UK data centre startup Deep Green is using servers submerged in mineral oil as “digital boilers” to turn server heat into free heating for hot-water for swimming pool owners, distilleries, and large apartment blocks.
Harnessing the heat from decentralised data centre models is one of the new ideas that several companies are adopting to offer data centre capacity without having to build and run costly data centres, plus offer free (or cheap) energy while reducing the environmental cost/impact by making use of existing heat and enabling users to cut their overheads and carbon emissions.
How It Works
Unlike other businesses like Heata (who offer to provide free hot water using the heat from a cloud business server installed onto the side of domestic hot water tanks in homes), Deep Green is focusing on business customers in industries using large volumes of hot water, e.g. swimming pools. Deep green uses ‘immersion cooling’ technology, i.e. immersing servers in mineral oil to capture the operating data server heat and transfer it into a site’s existing hot water system, for free. Deep Green supplies these Green “digital boilers” (a server and heat transfer system) for free, pays the business where it’s installed for the energy the digital boiler uses and, in return, asks for space for containers and sufficient grid and internet connection.
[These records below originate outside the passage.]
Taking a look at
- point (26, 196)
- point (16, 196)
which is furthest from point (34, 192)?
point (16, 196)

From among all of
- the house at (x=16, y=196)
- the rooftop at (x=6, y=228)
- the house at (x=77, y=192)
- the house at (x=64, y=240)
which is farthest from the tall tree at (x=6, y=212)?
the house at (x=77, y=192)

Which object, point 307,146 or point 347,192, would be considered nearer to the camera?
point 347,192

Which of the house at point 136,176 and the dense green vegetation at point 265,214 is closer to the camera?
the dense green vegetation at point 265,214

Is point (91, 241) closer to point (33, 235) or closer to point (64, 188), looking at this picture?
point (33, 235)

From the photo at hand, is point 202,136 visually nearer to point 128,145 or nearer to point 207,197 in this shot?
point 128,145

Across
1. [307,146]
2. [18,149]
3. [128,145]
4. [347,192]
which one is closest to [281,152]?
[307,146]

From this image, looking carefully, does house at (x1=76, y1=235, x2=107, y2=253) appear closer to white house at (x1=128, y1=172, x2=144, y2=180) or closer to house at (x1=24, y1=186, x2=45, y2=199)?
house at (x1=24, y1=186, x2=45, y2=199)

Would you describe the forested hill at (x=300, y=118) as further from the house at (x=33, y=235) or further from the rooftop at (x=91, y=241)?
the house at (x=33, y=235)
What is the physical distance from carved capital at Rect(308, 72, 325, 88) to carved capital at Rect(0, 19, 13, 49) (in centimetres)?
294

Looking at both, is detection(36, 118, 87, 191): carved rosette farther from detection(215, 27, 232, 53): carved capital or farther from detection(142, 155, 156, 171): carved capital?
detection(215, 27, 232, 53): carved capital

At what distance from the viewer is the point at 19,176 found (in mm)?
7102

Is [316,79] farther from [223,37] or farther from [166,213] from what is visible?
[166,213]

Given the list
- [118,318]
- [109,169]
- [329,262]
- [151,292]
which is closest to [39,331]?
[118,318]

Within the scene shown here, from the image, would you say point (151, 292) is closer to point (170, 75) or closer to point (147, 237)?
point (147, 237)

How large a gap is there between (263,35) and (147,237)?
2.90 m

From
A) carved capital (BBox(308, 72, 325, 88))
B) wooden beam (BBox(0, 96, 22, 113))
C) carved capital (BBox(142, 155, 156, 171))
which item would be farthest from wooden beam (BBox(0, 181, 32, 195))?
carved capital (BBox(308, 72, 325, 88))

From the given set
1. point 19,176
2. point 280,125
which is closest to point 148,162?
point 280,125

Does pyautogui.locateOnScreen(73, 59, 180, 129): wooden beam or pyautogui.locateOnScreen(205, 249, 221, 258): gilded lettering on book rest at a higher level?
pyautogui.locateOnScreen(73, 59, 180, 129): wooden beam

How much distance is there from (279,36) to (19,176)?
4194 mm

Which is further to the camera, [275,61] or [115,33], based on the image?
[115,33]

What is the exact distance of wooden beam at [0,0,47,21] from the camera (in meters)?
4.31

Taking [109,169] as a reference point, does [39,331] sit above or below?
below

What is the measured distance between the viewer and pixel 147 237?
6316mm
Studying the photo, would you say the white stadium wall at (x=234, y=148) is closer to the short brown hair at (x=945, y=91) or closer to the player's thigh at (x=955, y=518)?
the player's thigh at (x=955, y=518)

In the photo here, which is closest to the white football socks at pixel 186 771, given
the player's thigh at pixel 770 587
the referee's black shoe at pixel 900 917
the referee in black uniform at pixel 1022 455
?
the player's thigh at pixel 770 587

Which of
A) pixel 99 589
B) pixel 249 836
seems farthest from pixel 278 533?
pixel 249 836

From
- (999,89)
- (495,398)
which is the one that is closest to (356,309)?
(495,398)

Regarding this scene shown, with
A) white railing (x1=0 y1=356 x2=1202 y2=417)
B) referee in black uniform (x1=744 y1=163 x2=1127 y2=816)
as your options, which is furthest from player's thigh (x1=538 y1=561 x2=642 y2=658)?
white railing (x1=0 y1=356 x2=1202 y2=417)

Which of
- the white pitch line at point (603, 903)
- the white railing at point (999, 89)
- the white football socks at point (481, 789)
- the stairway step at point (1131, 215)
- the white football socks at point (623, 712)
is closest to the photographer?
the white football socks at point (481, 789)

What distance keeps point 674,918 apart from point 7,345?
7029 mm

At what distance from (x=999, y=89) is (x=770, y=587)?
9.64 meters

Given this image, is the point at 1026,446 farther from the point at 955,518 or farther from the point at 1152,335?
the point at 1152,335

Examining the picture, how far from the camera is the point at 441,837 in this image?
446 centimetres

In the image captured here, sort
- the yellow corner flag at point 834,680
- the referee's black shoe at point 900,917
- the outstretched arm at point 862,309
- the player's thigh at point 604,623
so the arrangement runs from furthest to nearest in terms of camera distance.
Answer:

In this way, Deep Green gets to expand its data centre server capacity and network and the business where the server is installed gets to dramatically reduce its energy costs while providing the same service to its customers, reduces its businesses carbon emissions, and improves its ESG credentials.
In what’s been described as a “UK first” in technology heating solutions, Exmouth Swimming Pool ‘took the plunge’ by having a Deep Green ‘digital boiler’ installed. It’s been reported that this has reduced the pool’s gas requirements by a massive 62 per cent, thereby saving LED Community Leisure, who manage the centre for East Devon District Council (EDDC), over £30,000 a year and reducing carbon emissions by 25.8 tonnes.
Peter Gilpin, CEO of LED Community Leisure, said of the new technology: “Deep Green’s innovative technology will dramatically reduce our energy bills and carbon footprint, meaning we will continue to be a key asset for the local community. We are already seeing the benefit. I’m certain this will transform leisure centres up and down the country for the better.”
Pools Are Just The Start
Although there are 1,500 pools in England that could all benefit from reduced energy costs, Mark Bjornsgaard, CEO of Deep Green, plans to focus on any businesses needing large amounts of hot water saying, “Pools are just the start.” Bjornsgaard says: “By moving data centres from industrial warehouses into the hearts of communities, our ‘digital boilers’ put waste heat to good use, saving local businesses thousands of pounds on energy bills and reducing their carbon footprint.”
What Does This Mean For Your Organisation?
This technology could solve several problems at once, namely increasing data centre capacity in a more environmentally friendly way, reducing data centre carbon footprints, reducing business energy costs and carbon footprints, plus tackling server heating problems in a productive and mutually beneficial way. Immersing servers in liquid to cool them down and installing servers and using their heat to heat water is already being done by other companies, however Deep Green’s model is different in that it combines the two and focuses on businesses (with major hot water requirements) rather than homes. At a time when electricity and gas prices are sky-high and swimming pools are struggling to ‘stay afloat’ as a result, this type of service is likely to be very attractive.